Was ist mit der Atlantischen Umwälzzirkulation los?

Die Atlantische Umwälzströmung sorgt für den Austausch warmer und kalter Wassermassen im Atlantik. Derzeit ist sie so schwach wie noch nie in den vergangenen 1.000 Jahren. Je nach Ursache könnte sich das Klima in Europa verändern.

Die Atlantische Umwälzströmung (AMOC) ist eine der wichtigsten Zirkulationssysteme unseres Planeten, sagt Niklas Boers vom Potsdam-Institut für Klimafolgenforschung (PIK). Für ihren aktuell schwachen Zustand gibt es zwei mögliche Erklärungen: Entweder hat sich der sogenannte mittlere Zirkulationszustand der Atlantischen Umwälzströmung verändert oder ihre dynamische Stabilität ist verloren gegangen. Der Unterschied ist gewaltig.

Eine Verringerung der Stabilität würde heißen, dass sich die Atlantik-Strömung der kritischen Schwelle angenähert habe, hinter der das Zirkulationssystem zusammenbrechen könnte, erklärt Boers. Das hätte Einfluss auf das Klima weltweit und besonders auf das Klima in Westeuropa.

============================================================

> _Fragen zum Material_:
**a.** Erläutern Sie anhand des Textauszugs, weshalb ein Verlust der dynamischen Stabilität der Atlantischen Umwälzströmung besonders folgenreich wäre.
**b.** Wie schwach ist die Atlantische Umwälzströmung laut dem Textauszug derzeit?

> _Bereitgestellte Datensätze_:
============================================================

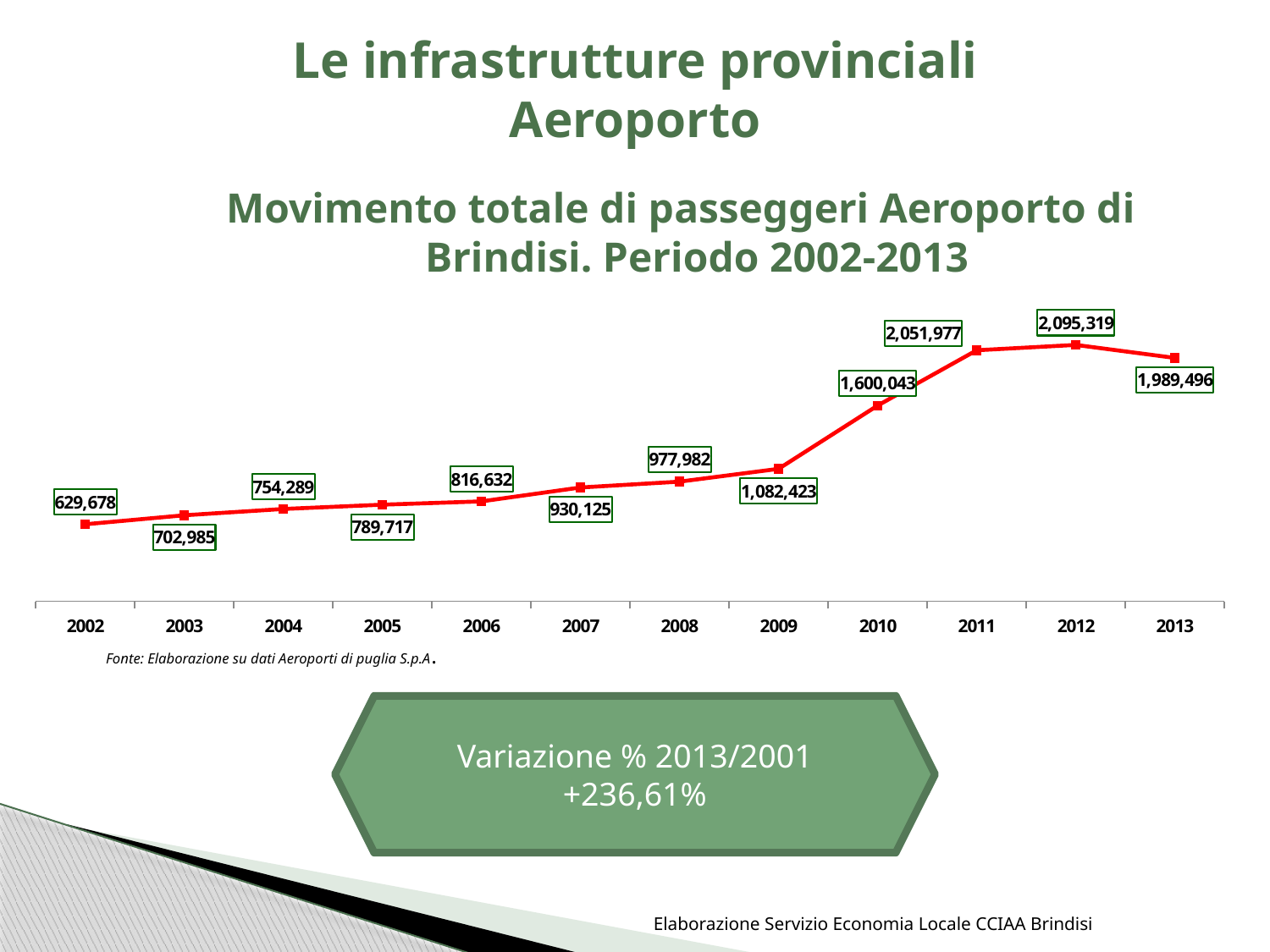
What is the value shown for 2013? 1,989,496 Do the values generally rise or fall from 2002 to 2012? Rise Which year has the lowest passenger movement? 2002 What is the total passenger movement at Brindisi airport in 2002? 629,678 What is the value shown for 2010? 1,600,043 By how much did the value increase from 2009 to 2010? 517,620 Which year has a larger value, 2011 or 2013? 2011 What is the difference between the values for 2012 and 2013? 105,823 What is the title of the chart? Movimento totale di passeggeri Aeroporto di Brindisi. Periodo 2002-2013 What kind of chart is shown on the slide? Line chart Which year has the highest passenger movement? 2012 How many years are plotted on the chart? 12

============================================================

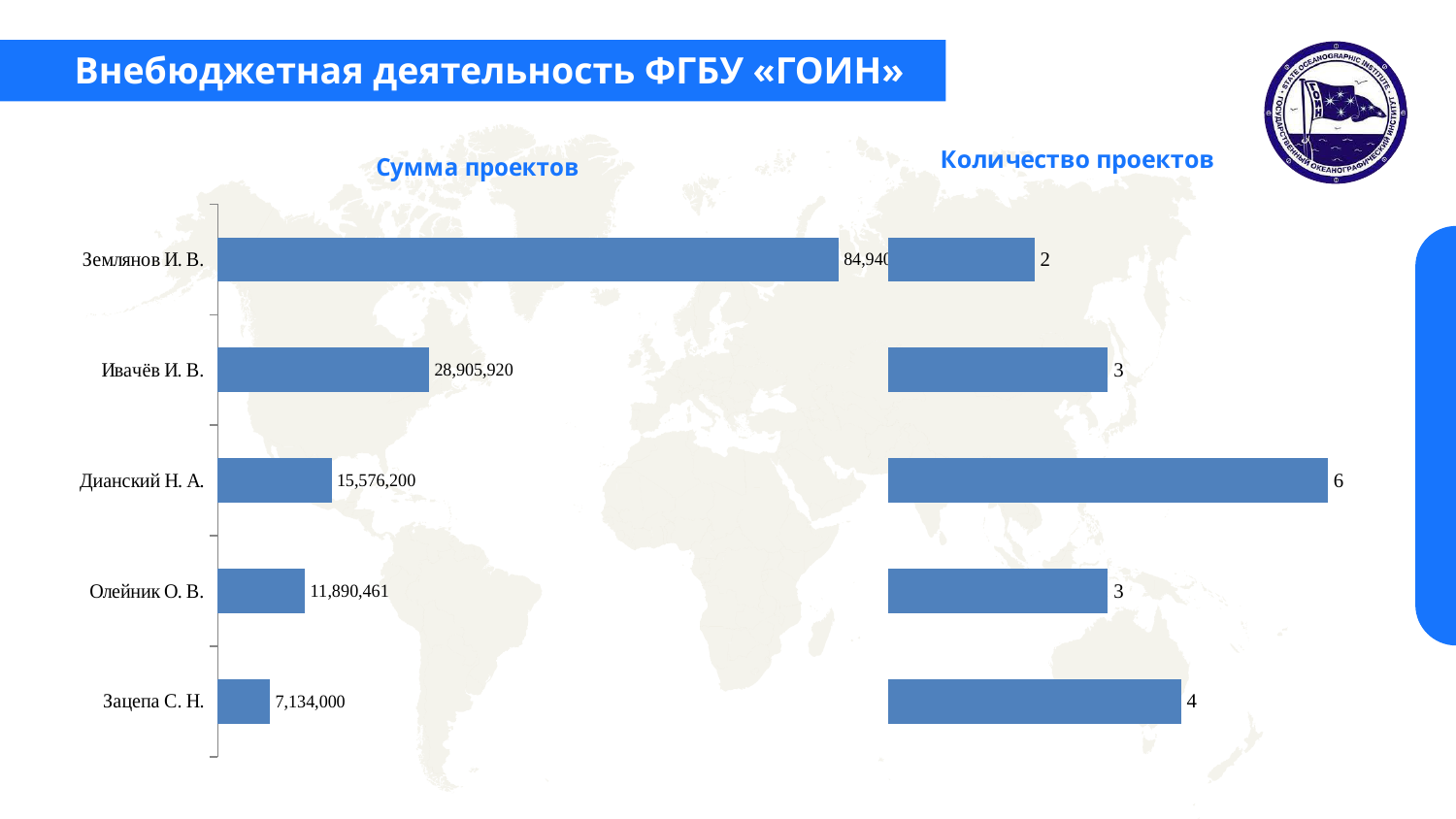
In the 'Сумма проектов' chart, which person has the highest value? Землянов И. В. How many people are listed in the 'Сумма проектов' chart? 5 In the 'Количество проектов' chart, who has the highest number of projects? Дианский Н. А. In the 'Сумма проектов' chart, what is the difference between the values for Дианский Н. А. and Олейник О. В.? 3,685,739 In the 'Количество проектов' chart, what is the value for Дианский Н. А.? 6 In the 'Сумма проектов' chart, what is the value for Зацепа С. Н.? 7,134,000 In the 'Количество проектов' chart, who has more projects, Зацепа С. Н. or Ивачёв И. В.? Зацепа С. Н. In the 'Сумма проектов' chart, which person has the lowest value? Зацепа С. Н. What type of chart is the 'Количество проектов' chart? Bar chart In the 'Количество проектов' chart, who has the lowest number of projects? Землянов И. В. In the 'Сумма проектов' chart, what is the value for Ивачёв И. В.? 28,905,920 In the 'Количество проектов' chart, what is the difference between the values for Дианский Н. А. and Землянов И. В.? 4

============================================================

> _Geordnete Antworten_:
**a.** Ein Verlust der Stabilität würde bedeuten, dass sich die Strömung der kritischen Schwelle genähert hat, hinter der das Zirkulationssystem zusammenbrechen könnte. Das hätte Einfluss auf das Klima weltweit und besonders auf das Klima in Westeuropa.

**b.** So schwach wie noch nie in den vergangenen 1.000 Jahren.